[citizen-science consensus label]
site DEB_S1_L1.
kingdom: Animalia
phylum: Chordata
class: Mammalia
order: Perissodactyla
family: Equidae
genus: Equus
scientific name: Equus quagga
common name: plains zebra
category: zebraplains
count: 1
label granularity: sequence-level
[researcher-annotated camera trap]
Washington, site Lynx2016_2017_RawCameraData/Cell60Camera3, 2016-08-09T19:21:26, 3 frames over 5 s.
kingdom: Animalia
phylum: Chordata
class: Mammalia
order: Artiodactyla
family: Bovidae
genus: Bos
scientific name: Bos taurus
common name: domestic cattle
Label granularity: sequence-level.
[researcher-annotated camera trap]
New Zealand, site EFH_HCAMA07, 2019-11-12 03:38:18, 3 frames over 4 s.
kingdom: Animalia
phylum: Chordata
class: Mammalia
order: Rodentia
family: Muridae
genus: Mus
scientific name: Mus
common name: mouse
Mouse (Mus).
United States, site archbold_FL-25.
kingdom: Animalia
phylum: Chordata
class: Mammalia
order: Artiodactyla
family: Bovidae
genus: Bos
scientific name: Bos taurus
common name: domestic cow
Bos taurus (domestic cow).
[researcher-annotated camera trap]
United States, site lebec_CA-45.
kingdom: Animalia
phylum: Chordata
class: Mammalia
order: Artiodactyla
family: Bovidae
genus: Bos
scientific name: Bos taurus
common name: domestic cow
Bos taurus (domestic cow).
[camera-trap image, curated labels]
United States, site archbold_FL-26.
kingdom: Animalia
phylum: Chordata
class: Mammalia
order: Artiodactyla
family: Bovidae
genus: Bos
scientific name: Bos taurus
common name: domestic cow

::::

**WHAT IS NEEDED**
Would you output all the records above exactly as written?

**RESPONSE TO THE TASK**
[citizen-science consensus label]
site DEB_S1_L1.
kingdom: Animalia
phylum: Chordata
class: Mammalia
order: Perissodactyla
family: Equidae
genus: Equus
scientific name: Equus quagga
common name: plains zebra
category: zebraplains
count: 1
label granularity: sequence-level
[researcher-annotated camera trap]
Washington, site Lynx2016_2017_RawCameraData/Cell60Camera3, 2016-08-09T19:21:26, 3 frames over 5 s.
kingdom: Animalia
phylum: Chordata
class: Mammalia
order: Artiodactyla
family: Bovidae
genus: Bos
scientific name: Bos taurus
common name: domestic cattle
Label granularity: sequence-level.
[researcher-annotated camera trap]
New Zealand, site EFH_HCAMA07, 2019-11-12 03:38:18, 3 frames over 4 s.
kingdom: Animalia
phylum: Chordata
class: Mammalia
order: Rodentia
family: Muridae
genus: Mus
scientific name: Mus
common name: mouse
Mouse (Mus).
United States, site archbold_FL-25.
kingdom: Animalia
phylum: Chordata
class: Mammalia
order: Artiodactyla
family: Bovidae
genus: Bos
scientific name: Bos taurus
common name: domestic cow
Bos taurus (domestic cow).
[researcher-annotated camera trap]
United States, site lebec_CA-45.
kingdom: Animalia
phylum: Chordata
class: Mammalia
order: Artiodactyla
family: Bovidae
genus: Bos
scientific name: Bos taurus
common name: domestic cow
Bos taurus (domestic cow).
[camera-trap image, curated labels]
United States, site archbold_FL-26.
kingdom: Animalia
phylum: Chordata
class: Mammalia
order: Artiodactyla
family: Bovidae
genus: Bos
scientific name: Bos taurus
common name: domestic cow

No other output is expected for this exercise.